香川県は四国の瀬戸内海側に位置する、人口およそ93万人の県です。「讃岐うどん」が全国的に有名であり、県による「うどん県」キャンペーンは2011年から10年以上続く大ヒットコンテンツとして知られています。

しかし、香川県はうどんのイメージが強すぎることで、他にどのような名産品があるのか全国的にはあまり知られていません。

2020年度に香川県交流推進部が行った認知度調査によると、うどんの認知度がほぼ100%に近いのに対して、他の名産品の知名度は50%未満の知名度に留まっています。

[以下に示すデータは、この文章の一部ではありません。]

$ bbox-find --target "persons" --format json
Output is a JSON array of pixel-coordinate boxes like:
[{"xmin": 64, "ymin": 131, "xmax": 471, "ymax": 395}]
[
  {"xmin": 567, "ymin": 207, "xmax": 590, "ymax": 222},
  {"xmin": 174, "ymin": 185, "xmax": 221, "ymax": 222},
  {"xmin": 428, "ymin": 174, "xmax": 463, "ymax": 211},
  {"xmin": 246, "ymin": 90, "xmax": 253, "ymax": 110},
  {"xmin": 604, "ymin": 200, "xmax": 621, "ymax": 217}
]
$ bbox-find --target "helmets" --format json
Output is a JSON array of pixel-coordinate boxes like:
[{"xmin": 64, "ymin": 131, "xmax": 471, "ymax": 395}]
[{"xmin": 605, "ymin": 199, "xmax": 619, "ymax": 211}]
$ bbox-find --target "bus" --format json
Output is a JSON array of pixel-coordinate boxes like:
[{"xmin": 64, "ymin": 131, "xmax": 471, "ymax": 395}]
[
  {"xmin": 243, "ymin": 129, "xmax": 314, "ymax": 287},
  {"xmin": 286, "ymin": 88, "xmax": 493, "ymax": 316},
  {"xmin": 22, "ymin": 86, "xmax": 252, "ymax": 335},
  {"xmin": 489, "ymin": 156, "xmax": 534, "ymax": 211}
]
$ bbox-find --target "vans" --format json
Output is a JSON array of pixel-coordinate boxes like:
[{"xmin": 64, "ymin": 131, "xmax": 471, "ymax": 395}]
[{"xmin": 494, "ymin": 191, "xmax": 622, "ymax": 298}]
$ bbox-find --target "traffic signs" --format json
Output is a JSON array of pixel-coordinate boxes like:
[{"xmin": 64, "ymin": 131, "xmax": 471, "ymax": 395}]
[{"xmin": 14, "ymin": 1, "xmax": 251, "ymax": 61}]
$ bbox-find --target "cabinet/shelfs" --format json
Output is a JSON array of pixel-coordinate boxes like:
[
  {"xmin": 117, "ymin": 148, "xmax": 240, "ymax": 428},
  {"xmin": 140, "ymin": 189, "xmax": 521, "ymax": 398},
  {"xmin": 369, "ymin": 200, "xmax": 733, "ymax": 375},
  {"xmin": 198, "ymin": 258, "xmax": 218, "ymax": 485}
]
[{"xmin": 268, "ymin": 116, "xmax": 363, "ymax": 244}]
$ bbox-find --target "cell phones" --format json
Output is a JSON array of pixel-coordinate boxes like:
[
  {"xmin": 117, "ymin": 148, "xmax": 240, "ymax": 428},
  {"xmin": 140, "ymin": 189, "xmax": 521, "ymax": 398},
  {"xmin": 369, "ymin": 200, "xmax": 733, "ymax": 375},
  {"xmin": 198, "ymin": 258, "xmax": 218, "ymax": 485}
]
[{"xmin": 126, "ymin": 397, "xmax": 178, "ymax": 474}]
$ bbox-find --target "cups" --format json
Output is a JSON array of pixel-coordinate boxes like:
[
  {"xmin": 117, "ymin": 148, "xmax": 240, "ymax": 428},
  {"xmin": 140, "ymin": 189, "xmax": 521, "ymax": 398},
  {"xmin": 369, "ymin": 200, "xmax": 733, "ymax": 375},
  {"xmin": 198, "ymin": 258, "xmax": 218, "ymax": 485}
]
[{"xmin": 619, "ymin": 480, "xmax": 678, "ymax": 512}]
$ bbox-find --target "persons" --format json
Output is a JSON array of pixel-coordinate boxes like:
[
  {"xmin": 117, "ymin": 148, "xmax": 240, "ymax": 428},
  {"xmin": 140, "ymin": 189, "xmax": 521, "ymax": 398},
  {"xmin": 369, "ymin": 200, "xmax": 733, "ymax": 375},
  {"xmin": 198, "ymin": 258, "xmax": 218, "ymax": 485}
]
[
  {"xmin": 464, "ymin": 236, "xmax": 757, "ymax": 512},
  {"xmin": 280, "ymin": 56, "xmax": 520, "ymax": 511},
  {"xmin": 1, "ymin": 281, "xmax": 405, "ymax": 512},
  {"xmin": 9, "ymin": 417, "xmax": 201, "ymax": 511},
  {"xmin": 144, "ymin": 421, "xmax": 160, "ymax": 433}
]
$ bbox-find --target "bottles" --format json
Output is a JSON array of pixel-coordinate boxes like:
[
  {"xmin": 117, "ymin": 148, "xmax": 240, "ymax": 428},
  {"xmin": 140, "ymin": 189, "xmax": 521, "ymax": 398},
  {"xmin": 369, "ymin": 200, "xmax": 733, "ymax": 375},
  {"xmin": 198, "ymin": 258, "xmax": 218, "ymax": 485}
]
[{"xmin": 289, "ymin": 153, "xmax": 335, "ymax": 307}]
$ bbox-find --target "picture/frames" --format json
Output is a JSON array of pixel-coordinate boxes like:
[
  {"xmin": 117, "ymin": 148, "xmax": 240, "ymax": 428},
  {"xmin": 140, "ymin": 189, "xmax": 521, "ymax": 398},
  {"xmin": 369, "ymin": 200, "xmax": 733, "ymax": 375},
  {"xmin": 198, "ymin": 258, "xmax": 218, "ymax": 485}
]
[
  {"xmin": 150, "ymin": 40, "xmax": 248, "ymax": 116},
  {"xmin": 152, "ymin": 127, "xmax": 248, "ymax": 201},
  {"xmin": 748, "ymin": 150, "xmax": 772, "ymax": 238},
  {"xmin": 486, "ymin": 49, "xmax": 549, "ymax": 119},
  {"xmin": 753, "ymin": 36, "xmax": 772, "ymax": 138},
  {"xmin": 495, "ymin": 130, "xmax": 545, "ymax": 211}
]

県産品の一般品目等に対する認知度について(45品目)
首都圏(500人に調査)
1位:讃岐うどん(96.2%)
2位:オリーブオイル(44.0%)
3位:オリーブ牛(36.8%)
4位:手延べそうめん(28.8%)
5位:丸亀うちわ(27.2%)
関西圏(500人に調査)
1位:讃岐うどん(96.8%)
2位:オリーブオイル(47.2%)
3位:オリーブ牛(37.4%)
4位:手延べそうめん(27.6%)
5位:丸亀うちわ(26.8%)

香川県交流推進部県産品振興課「令和2年度県産品認知度調査結果」(2021年3月)より抜粋。
首都圏・関西圏に住む計1000人に対して、香川県がインターネットでアンケートを実施したもの。

そこで今回の『J NOTE』では、香川県の農業と漁業を中心に取り上げ、うどん以外の名産品について詳しく探っていきたいと思います。

香川県の農業・漁業の現況について

まず、香川県の農業と漁業の特徴についてみていきます。

香川県の農業の現況

香川県農政水産部『統計で見る香川の農業・水産業 令和4年度版』によると、2020年度における香川県の農業産出額は808億円で全国35位となっています。分類別では畜産が28位、野菜が31位、果実・花・木などが35位、米・麦類が37位です。

香川県は全国で一番面積の小さい都道府県であるため、相対的に耕地面積も小さくなっています。また、香川県の農家はかねてから兼業農家が多く、一戸当たりの耕作面積が小さいのが特徴です。

そのため、大規模な農場を営んでいる農家の数は全国に比べると少なく、このことが香川県の農業産出額が少ないことに繋がっているのではないかと考えられます。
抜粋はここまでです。